Después de purificar las manos, todos, ya colocados alrededor de la mesa, comparten la primera copa: “Bendito seas Señor, Dios nuestro, Rey del universo, que nos das el fruto de la vid”, y enseguida el padre de familia o el que presida la comida, parte el pan y lo distribuye, gesto que da comienzo propiamente a la cena: “Bendito seas tú, Señor, Dios nuestro, Rey del universo, que haces que la tierra produzca el pan”. Sobre la mesa se encuentra también el plato con el cordero asado, una fuente con hierbas amargas y otra con pan ácimo y una con salsa roja.

Todo adquiere un aire solemne cuando el que preside pone vino en la copa y lo mezcla con agua, casi a partes iguales para atemperar el nivel alcohólico del vino; y con la copa de bendición en la mano, da gracias a Dios que “procura el alimento a todas sus criaturas y que ha signado a Israel con el sello de la alianza y le ha concedido una tierra”. Esta larga oración concluye con una invocación: “Aliméntanos, consérvanos, ten cuidado de nosotros. Vengan durante nuestra vida Elías y el Mesías, hijo de David”.  

La gran afluencia de peregrinos reducía considerablemente los espacios donde podía celebrarse la cena; las disponibilidades variaban: desde una pequeña terraza, un jardín, un tejado plano, o una sala cerrada para aquellos que podían tener esa extraordinaria posibilidad de celebrar la gran fiesta.

En este marco pascual los evangelios sinópticos nos han enmarcado y recogido las tradiciones que ya existían al momento de la redacción de los textos sagrados. A propósito, omiten aspectos conocidos del banquete judío, para centrar el relato en las palabras y los gestos con que Cristo instituye la Eucaristía de la Iglesia. El relato más antiguo, el de San Pablo a los Corintios, parece recoger la misma tradición del Evangelio lucano donde las palabras sobre el pan —“Esto es mi cuerpo...”— están separadas de las de “Éste es el Cáliz...” por los otros componentes de la cena.

La tradición de Marcos y Mateo sigue otra costumbre de la comunidad primitiva: “Mientras cenaban, tomó...”. La Eucaristía sucede exactamente en medio del ágape fraterno, donde todos habían traído algo para compartir. Es a partir de la tarde de la Resurrección cuando todos comienzan a poner sus sentidos en la luz del entendimiento post-pascual. Así Cristo Resucitado parte el pan con los asombrados caminantes de Emaús, y luego, junto al lago de Galilea, los convocará nuevamente a la mesa: “Muchachos, vengan a almorzar”.
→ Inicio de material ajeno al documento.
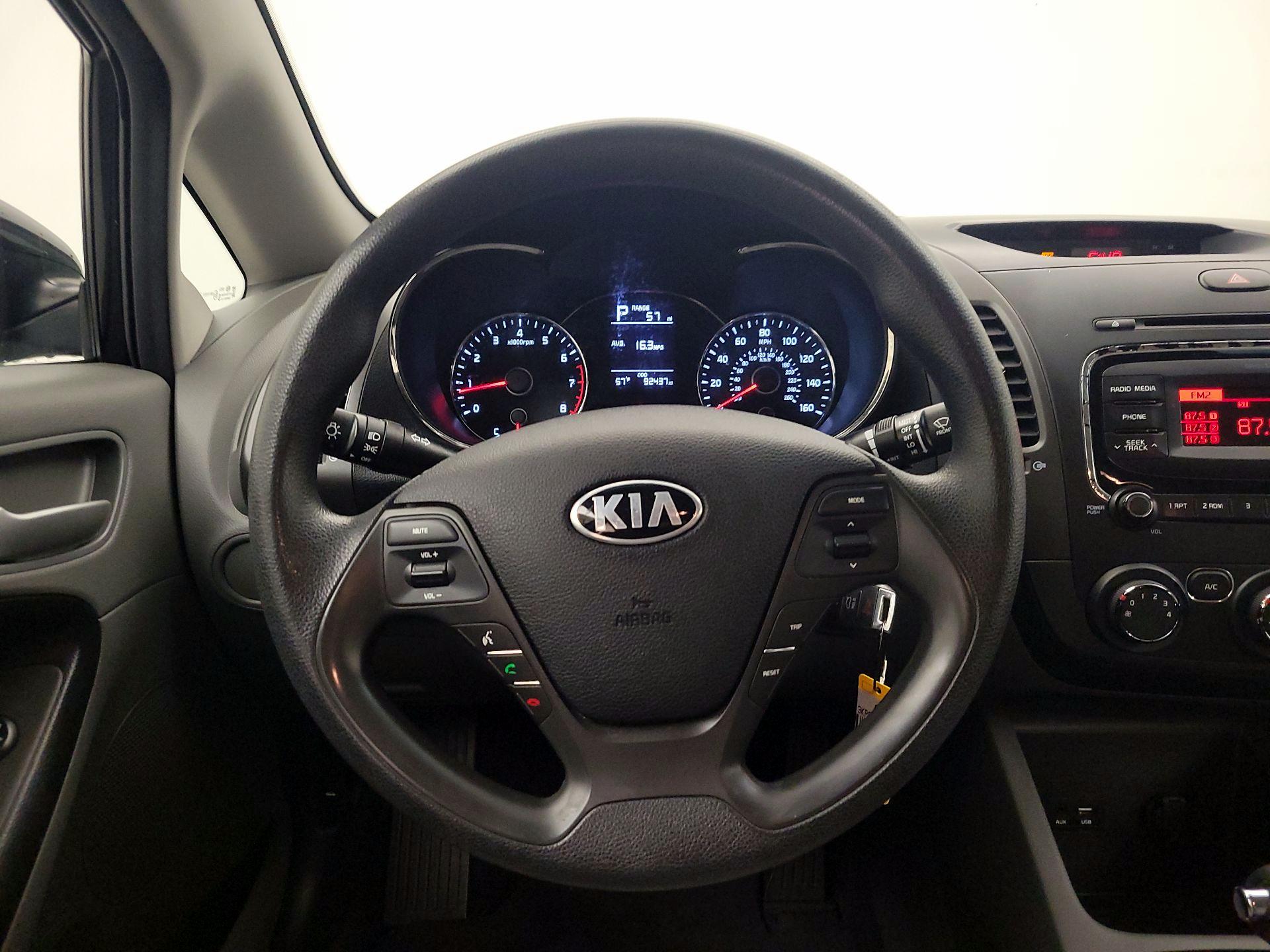 Thumbnail: 2017 Kia Forte - 10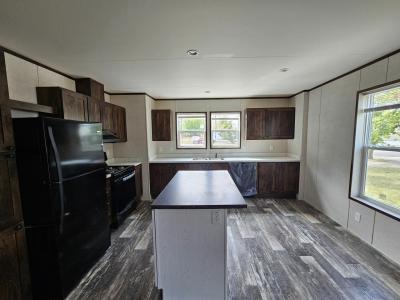 Mobile Home at 5943 South Robin Drive Lot 386 Saginaw, MI 48601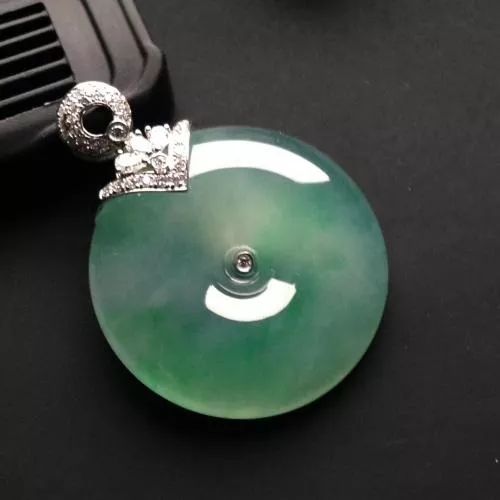 黄翡的价格高吗？黄翡与绿翡翠，哪种更好？  第1张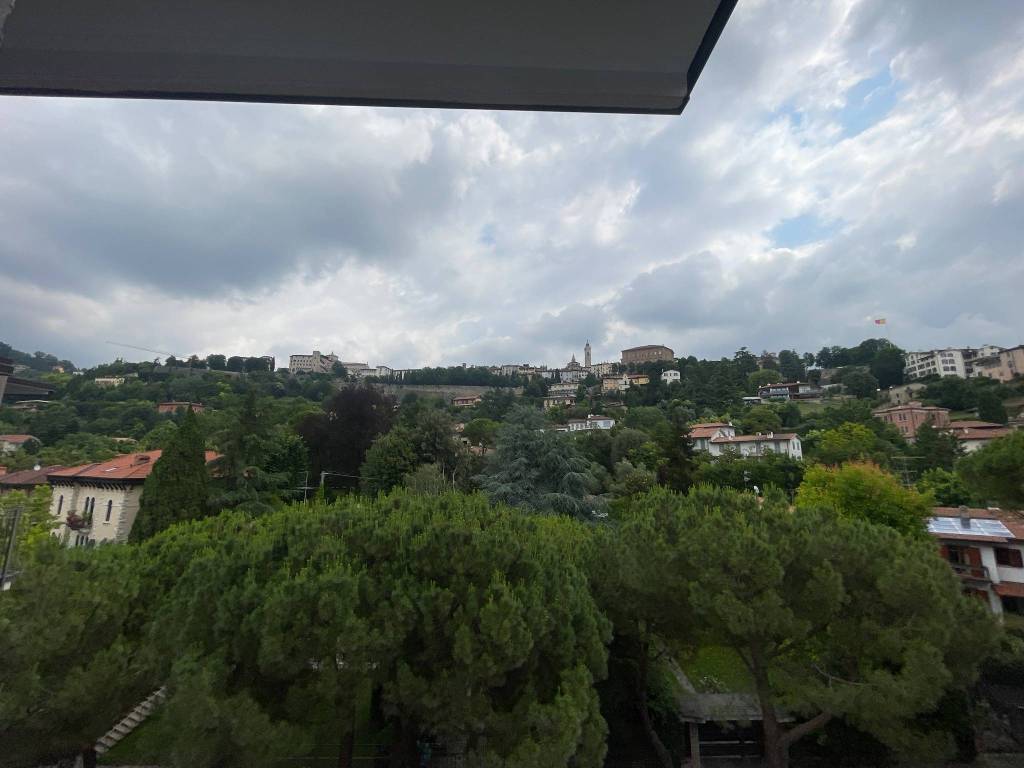 appartamento in vendita a Bergamo in zona Conca d'Oro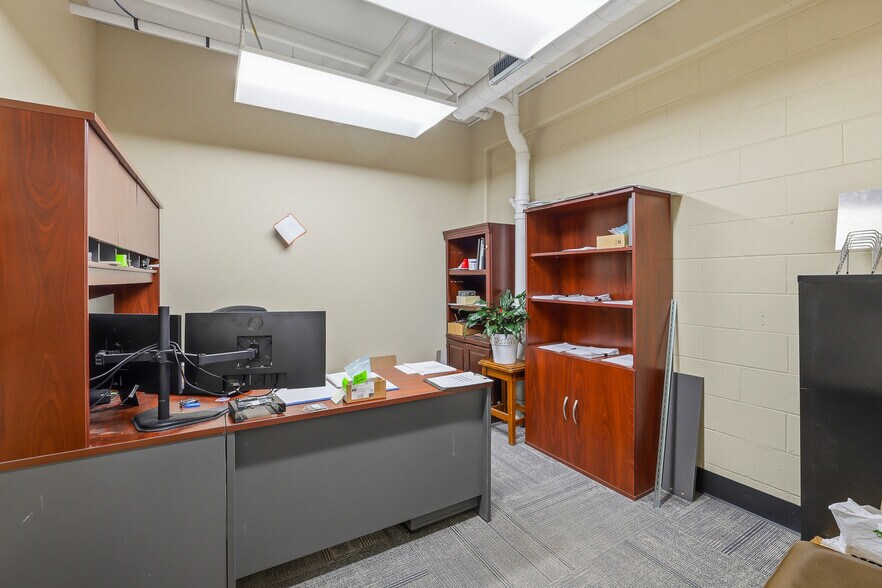 More Photos Of 424 E Oshkosh St, Ripon Manufacturing For Sale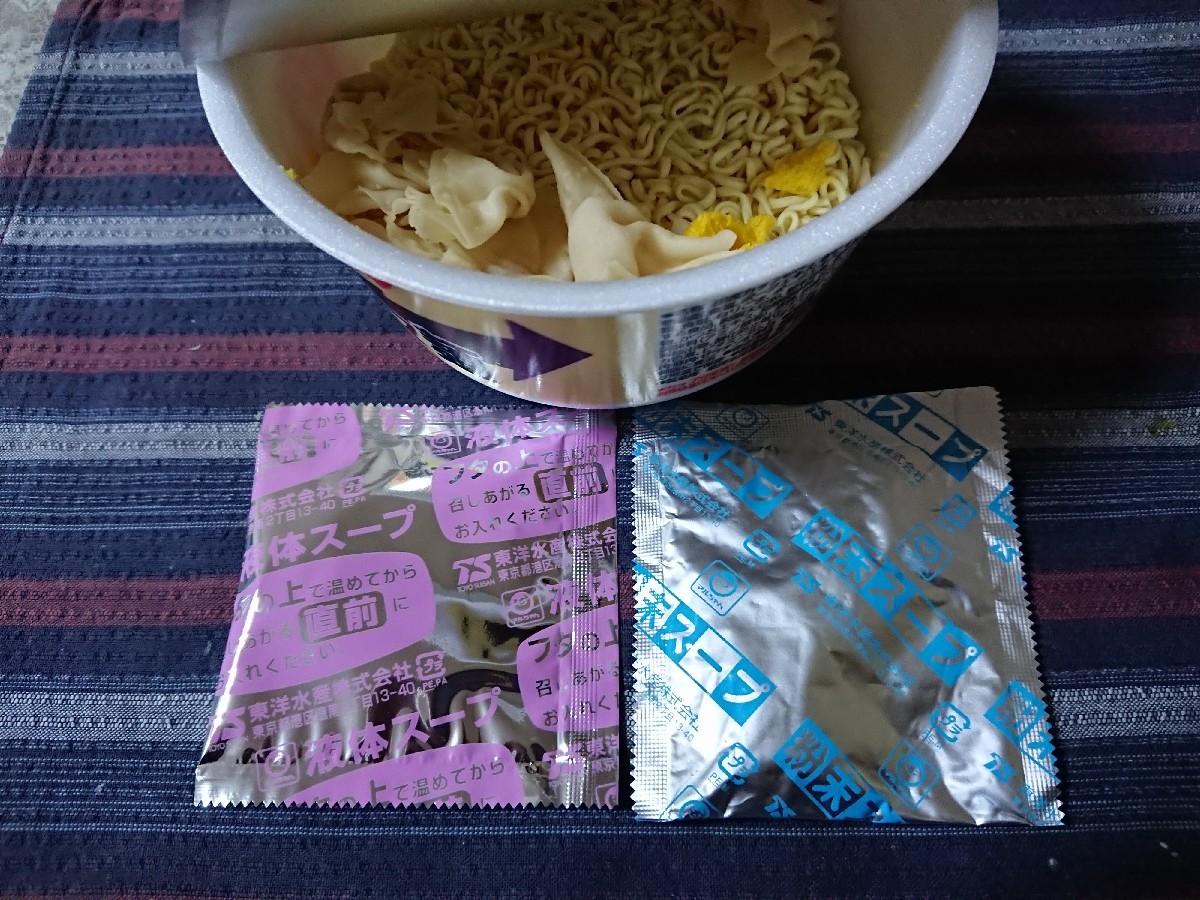 12/10 サッポロクラシック富良野 & かきたねキッチン和風だしカレー & マルちゃん 激めん豆乳担々麺_b0042308_01142844.jpg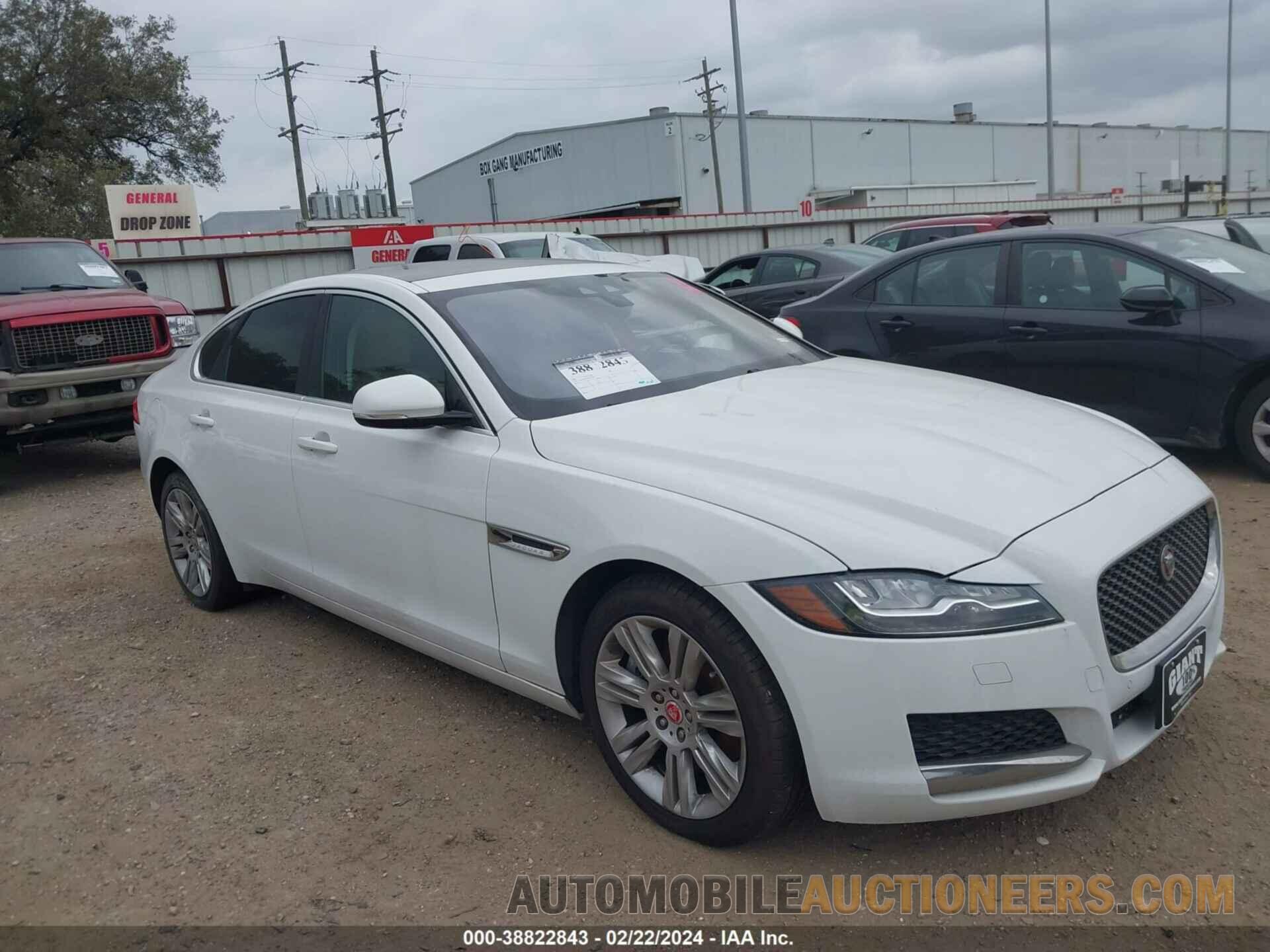 SAJBD4BV8HCY34638 JAGUAR XF 2017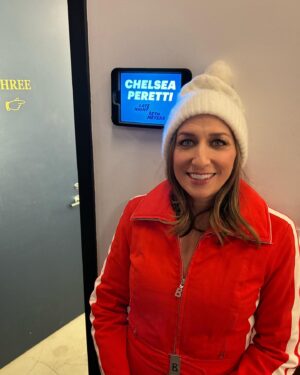 Chelsea Peretti Thumbnail - 37.5K Likes - Top Liked Instagram Posts and Photos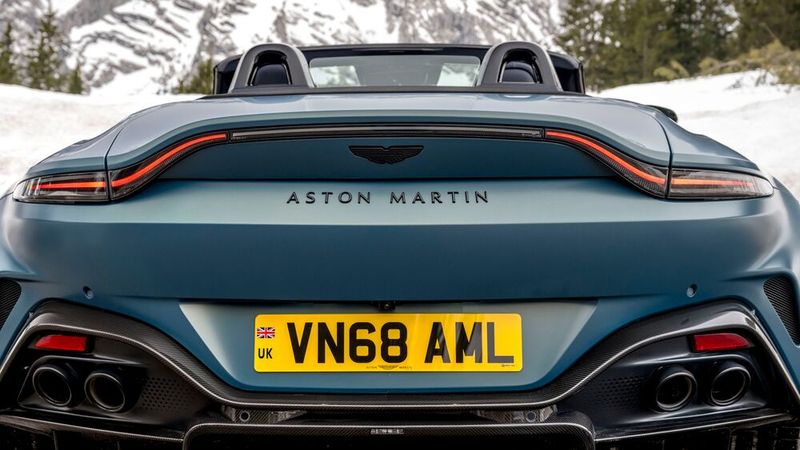 Wie es sich für einen Aston Martin gehört, entlässt der V8 die Abgase über vier Auspuffrohre in die Umwelt. (Bild: Aston Martin)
Como telón de fondo, la comunidad recuerda aquellas comidas que compartió con el Maestro y que encierran los destellos de la Buena Noticia: la comida mesiánica de Caná de Galilea; los panes multiplicados en medio del desierto; las comidas compartidas con los pecadores; la asombrosa comida del perdón en casa de Simón el Leproso; la comida amistosa y sanadora en la casa de Pedro en Cafarnaúm; la comida reivindicativa del rol de la mujer en casa de Marta y María, etc.

La Cena del Señor conservará como un tesoro el mismo esquema y las palabras del Maestro en la Ultima Cena. De sus gestos “tomó, bendijo, partió y repartió”, se fueron desarrollando, de manera improvisada, pero fiel a la Tradición, cada una de las partes que hoy constituyen la sagrada liturgia de la Misa: Presentación de los Dones (tomó), Plegaria Eucarística (bendijo), Fracción del Pan (partió) y Comunión (repartió).